Cloning, sequencing and disruption of a bromoperoxidase-catalase gene in Streptomyces venezuelae: evidence that it is not required for chlorination in chloramphenicol biosynthesis

SJ Facey, F Gross, LC Vining, K Yang and KH van Pee
Institut fur Mikrobiologie, Universitat Hohenheim, Stuttgart, Germany.
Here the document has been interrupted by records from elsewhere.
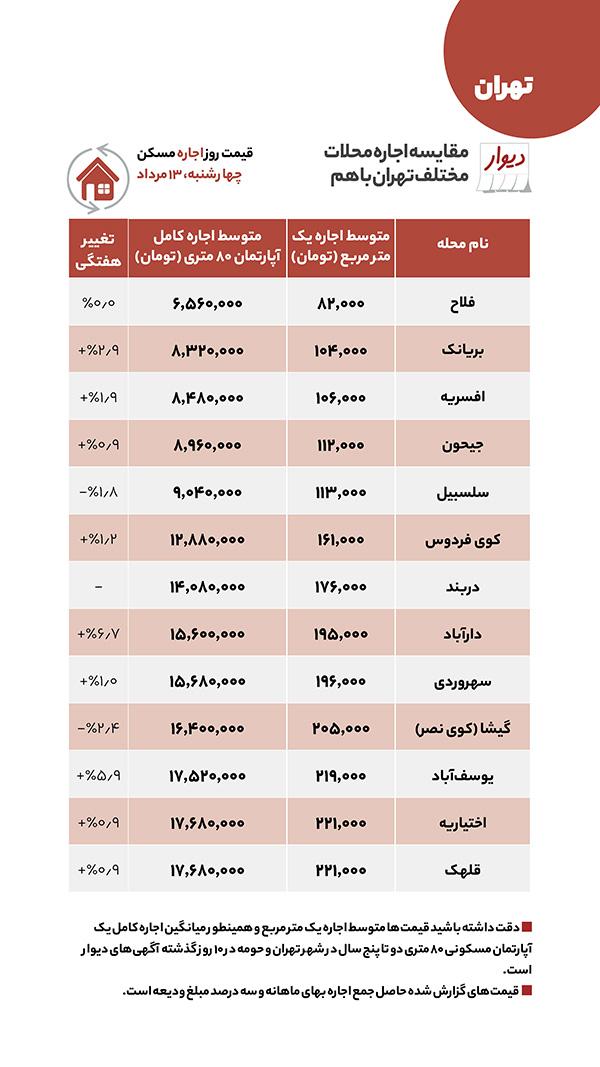 مقایسه قیمت اجاره مسکن در مناطق مختلف تهران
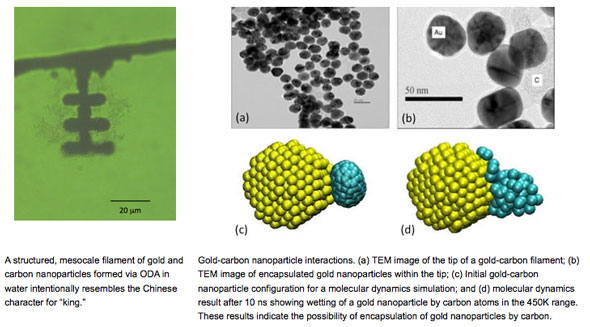 optically directed assembly of nanoparticles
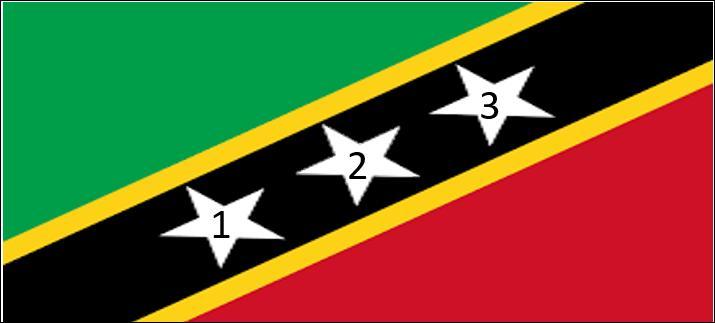 Laquelle de ces étoiles est de trop sur le drapeau de Saint-Christophe-et-Niévès ?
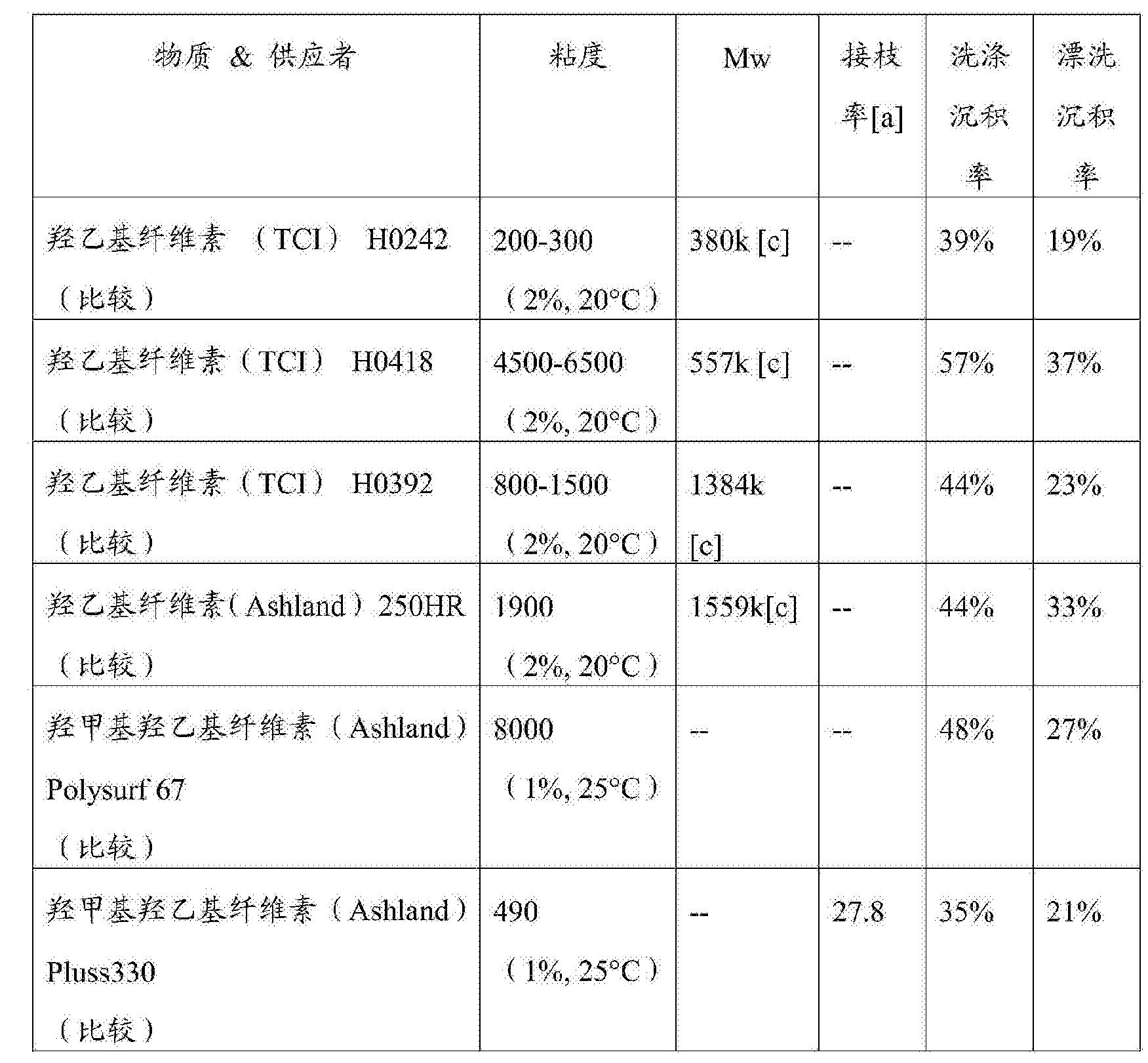Figure CN103781460BD00251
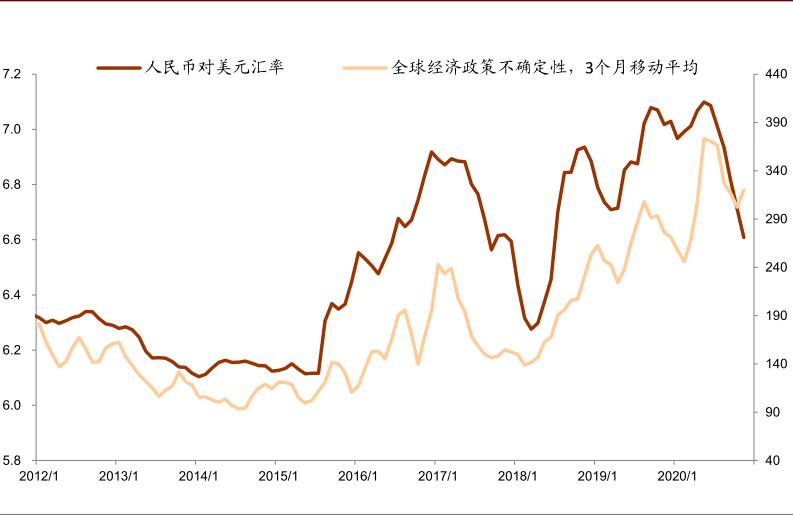 中金:此时此刻,如何看人民币汇率?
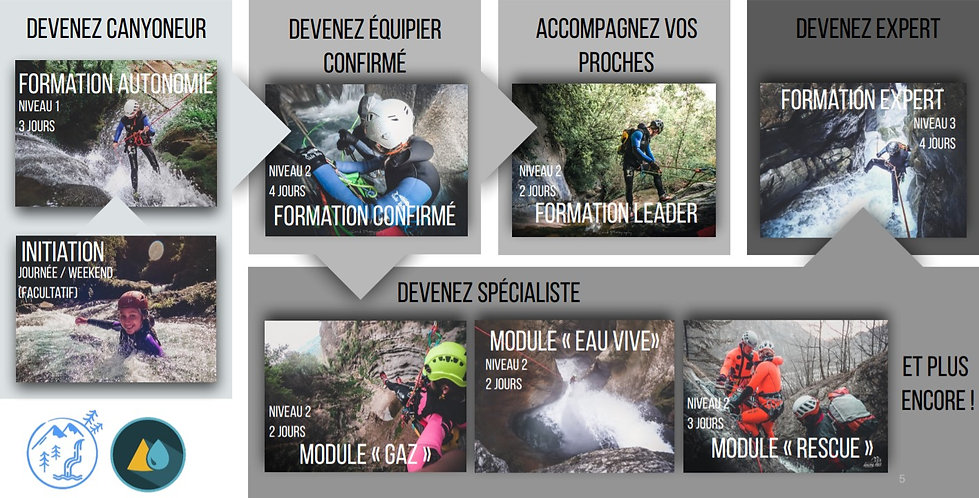 Programme de formation canyoning Grenoble avec in Canyon We Trust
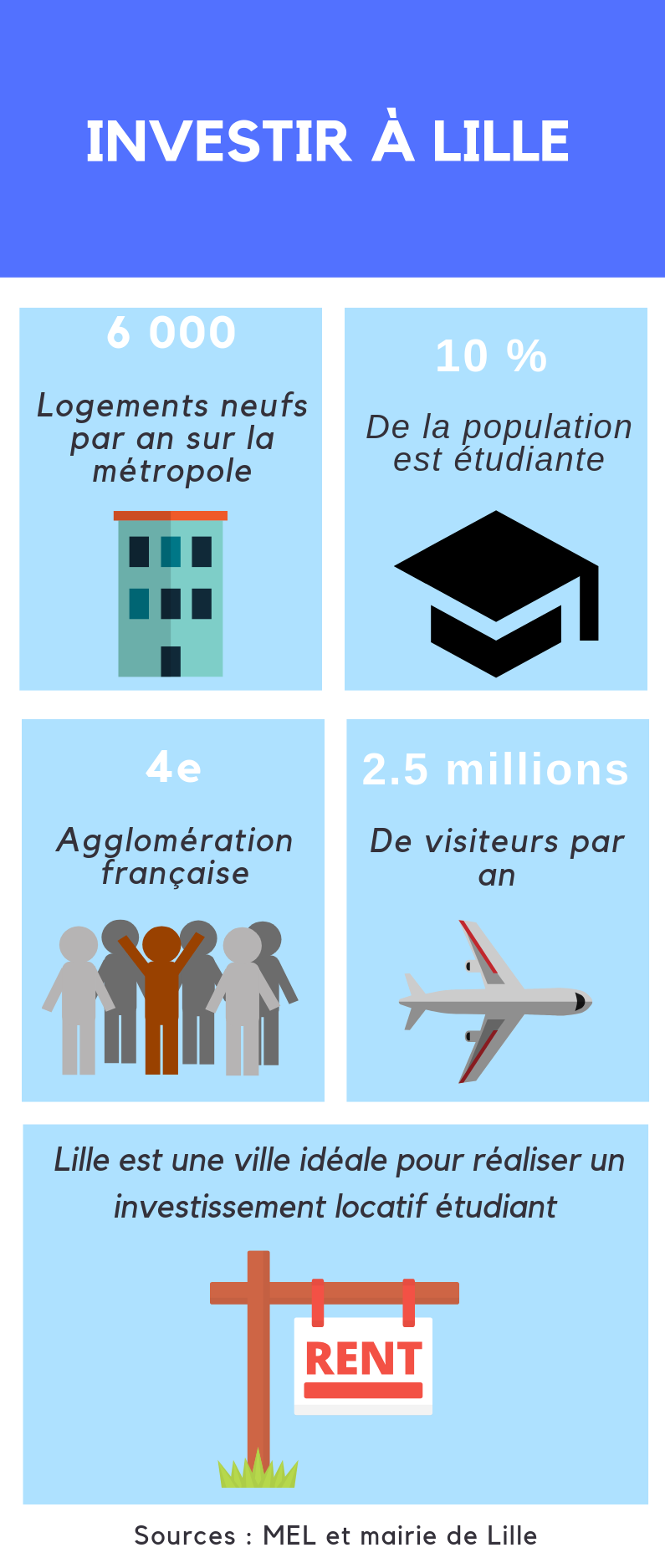Infographie Lille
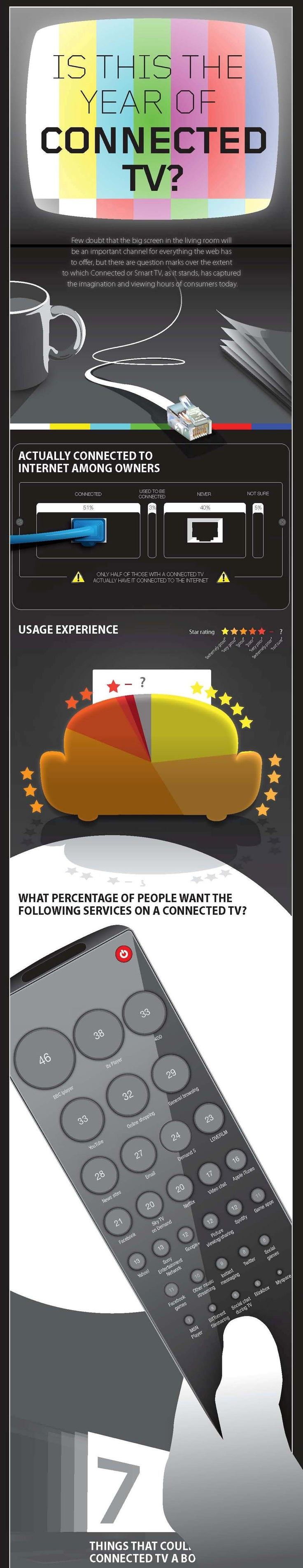 The year of connected TV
Genomic DNA libraries of Streptomyces venezuelae ISP5230 and of a mutant blocked at the chlorination step of chloramphenicol biosynthesis were probed by hybridization with a synthetic oligonucleotide corresponding to the N-terminal amino acid sequence of a bromoperoxidase-catalase purified from the wild-type strain. Hybridizing fragments obtained from the two strains were cloned and sequenced. Analysis of the nucleotide sequences demonstrated that the fragments contained the same 1449 bp open reading frame with no differences in nucleotide sequence. The deduced polypeptide encoded 483 amino acids with a calculated M(r) of 54,200; the N-terminal sequence was identical to that of the bromoperoxidase-catalase purified from wild-type S. venezuelae. Comparison of the amino acid sequence predicted for the cloned bromoperoxidase-catalase gene (bca) with database protein sequences showed a significant similarity to a group of prokaryotic and eukaryotic catalases, but none to other peroxidases or haloperoxidases. Replacement of the bca gene in the wild-type strain of S. venezuelae with a copy disrupted by insertion of a DNA fragment encoding apramycin resistance did not prevent chloramphenicol production. The results suggest that the role of the enzyme in S. venezuelae is related to its activity as a catalase rather than as a halogenating agent.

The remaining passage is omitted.